O.G.: The Musée des Arts décoratifs is seen as instructive and innovative, despite the obvious lack of funds. It is recognised for its well-chosen acquisitions. The donations we are fortunate enough to receive are given pride of place. They are exhibited and featured in our publications. Sometimes we organise exhibitions just for them. Collectors, designers and their families know this. They also appreciate the quality of their on-going relationships with the curators and the museum itself. That is how we came to receive the Roger Tallon archives in 2008, which were further enriched by Tallon’s family. Thanks to this donation, we were able to mount the vast retrospective currently on exhibit. Specialised art dealers like the Galerie Kreo, among many others, also make regular donations. The art dealer François Laffanour sits on our board. His perspective is precious to us because he has in-depth knowledge of collectors and of the changing interests in historic and contemporary design. Yet he doesn’t interfere with the museum’s management. We maintain a multidisciplinary approach that creates dialogue between crafts and graphic design and between design and fashion. The new exhibition style we are about to debut in our contemporary galleries speaks to the museum’s interest in fashion. This has won us the friendship of many fashion designers, including Pierre Hardy, who has offered us a number of his pieces over the last 15 years. This eclecticism is very representative of the museum.
TLmag: Tell us about the synergy between the Musée des arts décoratifs and the Ecole Camondo. Was this synergy a source of inspiration for the L’Esprit du Bauhaus exhibition that opened in October?
D.C.: My intention was to create stronger, more frequent connections between the museum and the school. The museum is an amazing laboratory for the Camondo students. We’ve had them complete projects that directly address the museum’s needs. For example, the 3rd year students have been tasked with redesigning the museum’s front hall. Olivier Gabet also teaches class there to give his students a different perspective on the museum. It’s a rare opportunity for them.
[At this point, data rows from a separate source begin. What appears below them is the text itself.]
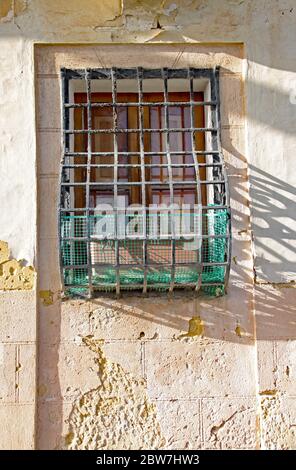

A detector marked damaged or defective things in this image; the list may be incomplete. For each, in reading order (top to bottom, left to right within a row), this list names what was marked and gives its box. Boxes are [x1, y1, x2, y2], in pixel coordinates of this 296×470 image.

rusty metal grille [59, 68, 231, 296]
peeling paint [0, 242, 35, 290]
peeling paint [38, 288, 54, 306]
peeling paint [179, 316, 205, 338]
peeling paint [65, 336, 165, 450]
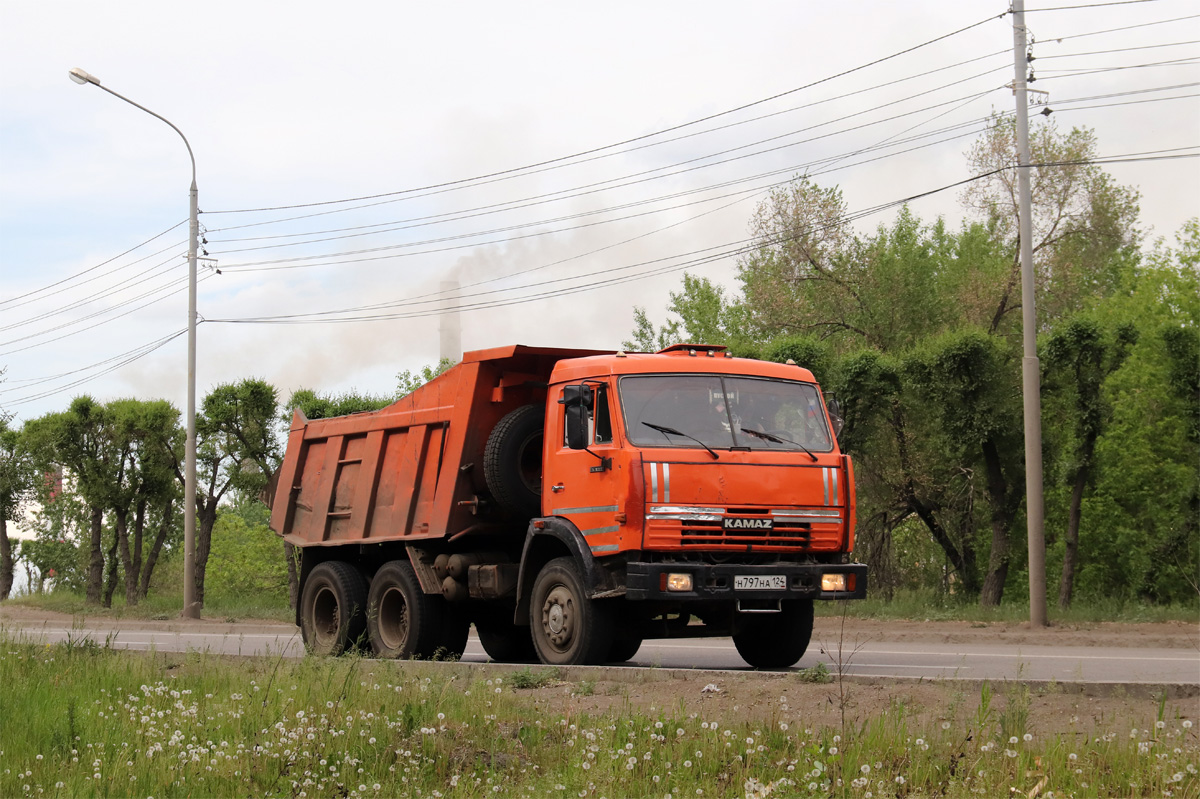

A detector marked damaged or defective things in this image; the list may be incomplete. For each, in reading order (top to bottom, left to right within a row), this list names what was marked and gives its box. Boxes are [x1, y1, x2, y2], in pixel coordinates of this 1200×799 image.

rusty dump bed side [270, 343, 609, 547]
O.G.: The L’Esprit du Bauhaus exhibition focuses on the Bauhaus school and on the decorative utopias of the 19th and 20th centuries. The idea is to reiterate that Bauhaus was neither a style nor a movement. It was a school. Visitors explore workshops that cover different parts of the school curriculum. This exhibition seeks to educate and inform the public about Bauhaus. It ends with the contemporary collection curated by Mathieu Mercier. This collection details the inspiration for Bauhaus and the impact that Bauhaus has had on contemporary work, in particular the work of designers like Pierre Charpin and Muller Van Severen. If we look at the idea of Gesamtkunstwerk (a total work of art), which Tallon summarised as “Everything proceeds from art,” it is clear that museums could never exist without knowledge transmission and schools. Without the practice of art, we would have no masterpieces and no search for excellence. Finally, without artistic dialogue, neither taste nor style could exist.